**To be done**
Put the data below into a Markdown table with the columns Row and Line. Begin at the line that contains "In the picture, which of", stop after the line that contains "24.8 meters", and skip blank lines, giving each remaining line its own numbered row.

[Excerpt from a dataset]
-- begin --
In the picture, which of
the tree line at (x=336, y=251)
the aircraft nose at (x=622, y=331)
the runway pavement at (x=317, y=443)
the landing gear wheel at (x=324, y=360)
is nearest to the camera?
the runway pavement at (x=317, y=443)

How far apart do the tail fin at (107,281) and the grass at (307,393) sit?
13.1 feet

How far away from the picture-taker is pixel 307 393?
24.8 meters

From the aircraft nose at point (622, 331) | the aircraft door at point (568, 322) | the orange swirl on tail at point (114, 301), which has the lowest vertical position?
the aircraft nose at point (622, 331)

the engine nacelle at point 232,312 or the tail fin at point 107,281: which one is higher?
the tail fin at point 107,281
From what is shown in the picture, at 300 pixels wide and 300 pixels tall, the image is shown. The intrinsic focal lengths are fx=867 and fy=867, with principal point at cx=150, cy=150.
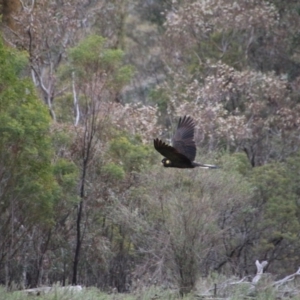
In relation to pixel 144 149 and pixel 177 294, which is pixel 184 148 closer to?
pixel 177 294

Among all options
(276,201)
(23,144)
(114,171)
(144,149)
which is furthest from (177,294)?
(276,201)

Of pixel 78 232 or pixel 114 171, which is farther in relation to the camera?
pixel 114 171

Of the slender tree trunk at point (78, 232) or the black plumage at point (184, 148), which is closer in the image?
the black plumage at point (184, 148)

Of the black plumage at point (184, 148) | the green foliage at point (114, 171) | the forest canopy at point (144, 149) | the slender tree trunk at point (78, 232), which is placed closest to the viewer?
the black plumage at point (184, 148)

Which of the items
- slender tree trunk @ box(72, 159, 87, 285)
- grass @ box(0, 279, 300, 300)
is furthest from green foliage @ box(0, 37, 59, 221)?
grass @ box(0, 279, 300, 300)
-- end --
-- begin --
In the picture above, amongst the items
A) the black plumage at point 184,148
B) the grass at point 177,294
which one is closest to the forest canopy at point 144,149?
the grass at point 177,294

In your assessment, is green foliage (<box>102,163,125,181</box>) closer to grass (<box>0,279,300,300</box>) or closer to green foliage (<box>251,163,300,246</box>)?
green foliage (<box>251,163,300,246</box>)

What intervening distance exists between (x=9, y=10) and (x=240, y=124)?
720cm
-- end --
**Full answer**
| Row | Line |
|---|---|
| 1 | In the picture, which of |
| 2 | the tree line at (x=336, y=251) |
| 3 | the aircraft nose at (x=622, y=331) |
| 4 | the runway pavement at (x=317, y=443) |
| 5 | the landing gear wheel at (x=324, y=360) |
| 6 | is nearest to the camera? |
| 7 | the runway pavement at (x=317, y=443) |
| 8 | How far apart do the tail fin at (107,281) and the grass at (307,393) sit? |
| 9 | 13.1 feet |
| 10 | How far away from the picture-taker is pixel 307 393? |
| 11 | 24.8 meters |